Kirk and his party gather enough strength to escape to a spacious garden and hide inside a tall urn. They realize the pace of their loss of strength correlates with the proximity of the women. Spock, who has not aged as much due to longer Vulcan longevity, agrees to go back to retrieve their communicators; he tells Uhura to send an all-female rescue party.

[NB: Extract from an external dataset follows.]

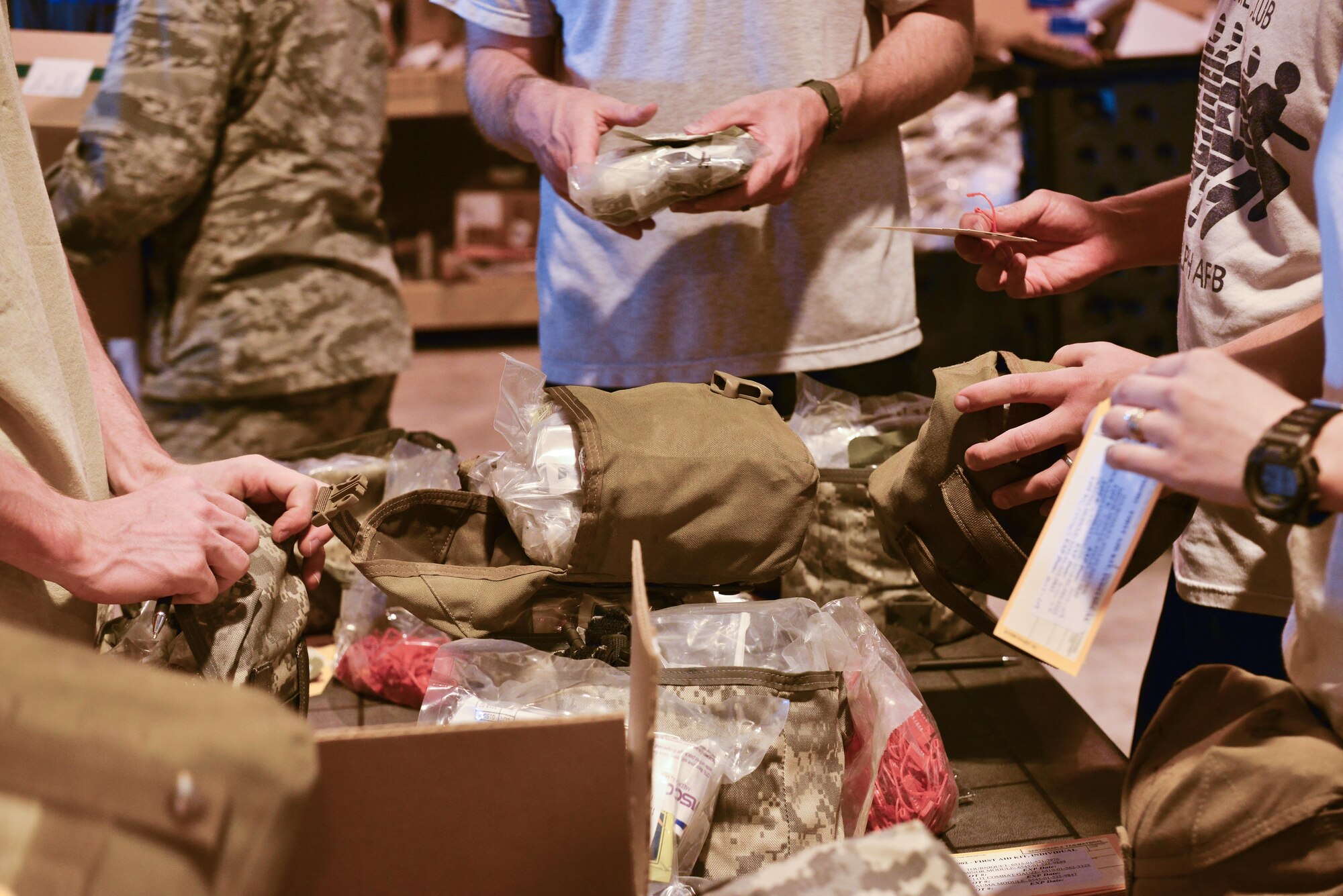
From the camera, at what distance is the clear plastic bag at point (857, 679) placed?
3.12ft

Uhura beams down with Chapel and a female security force. When the native women try to force them to leave, they stun them with their phasers. When Uhura threatens to destroy their temple, the Taurean women explain how they came to be in their current situation; when their people settled on the planet, the planet weakened them, and the women could only survive by draining the men's remaining energy, causing their deaths. The women are now immortal and unaging, but cannot reproduce, and every 27 years must lure males and drain their life forces to stay alive. At Uhura's urging, the Taurean women help them locate the male landing party, who are drowning in the urn due to a rainstorm. The female landing party frees them using their phasers.

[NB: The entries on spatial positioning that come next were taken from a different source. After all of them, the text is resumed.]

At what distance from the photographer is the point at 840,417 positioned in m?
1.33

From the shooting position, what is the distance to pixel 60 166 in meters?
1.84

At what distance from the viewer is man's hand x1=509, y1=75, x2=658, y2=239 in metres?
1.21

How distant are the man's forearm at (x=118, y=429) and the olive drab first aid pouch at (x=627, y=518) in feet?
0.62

The aging process is stopped with the removal of the headbands, but they cannot find a treatment to restore their original age. Spock comes up with the idea of using their original transporter patterns from when they first beamed down.

Uhura returns to the planet and witnesses the Taurean leader, Theela, destroying the device that had been luring starships, stating that Uhura should tell Kirk she kept her side of the bargain. Uhura informs them that a ship of women will return to bring them to a habitable world and that the women's bodies should return to normal in a few months. Theela is pleased, preferring a life fully lived to a static immortality.

== Production ==
In addition to her normal role as Nurse Chapel, Majel Barrett supplies the voice of Theela, the head of the Taurean women, Nichelle Nichols supplies the voice of security officer Lt. Davison in addition to that of Lt. Uhura, and James Doohan adds the voice of Lt. Carver to his usual role of Chief Engineer Scott. (Doohan also sings part of an old Welsh folk song, "Yr Hufen Melyn" ("The Yellow Cream") as the Enterprise is seen drifting by the planet, in a segment that lasts over half a minute.)

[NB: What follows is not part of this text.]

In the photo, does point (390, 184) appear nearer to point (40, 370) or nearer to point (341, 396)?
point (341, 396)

Co-producer Lou Scheimer recounted that during the table read for the episode, "Nichelle [Nichols] yelled happily, 'What you're kidding? I actually get to run the Enterprise? Really?' It broke the whole room up." This is one of three times a woman commands the Enterprise, the other two being in "The Cage" by Number One, and "Turnabout Intruder" by Dr. Janice Lester.

== Reception ==
Den of Geek listed "The Lorelei Signal" as one of the top 25 episodes from a grouping of TOS and TAS together. The Hollywood Reporter rated "The Lorelei Signal" the 91st best episode of all Star Trek episodes, prior to Star Trek: Discovery. SyFy noted this episode as having Uhura's third best scene in Star Trek. A Star Trek binge-watching guide by Den of Geek recommended this episode as part of the "foundations of Star Trek" group.

== See also ==

- "The Deadly Years" - a second season Star Trek: The Original Series episode where command personnel are subjected to rapid aging.
- "Unnatural Selection" - a second season Star Trek: The Next Generation episode where the transporter is used to reverse rapid aging.
- "Rascals" - a sixth season Star Trek: The Next Generation episode where Enterprise personnel must use the transporter to restore their physical parameters to normal.
- "Favorite Son" - a third season Star Trek: Voyager episode where Ensign Kim finds himself compelled to join an all-female alien society where, he discovers, they need to drain his life-energy to survive.
- "Bound" - a fourth season Star Trek: Enterprise episode where Enterprise command staff are compelled to do the bidding of Orion slave women they have brought on board.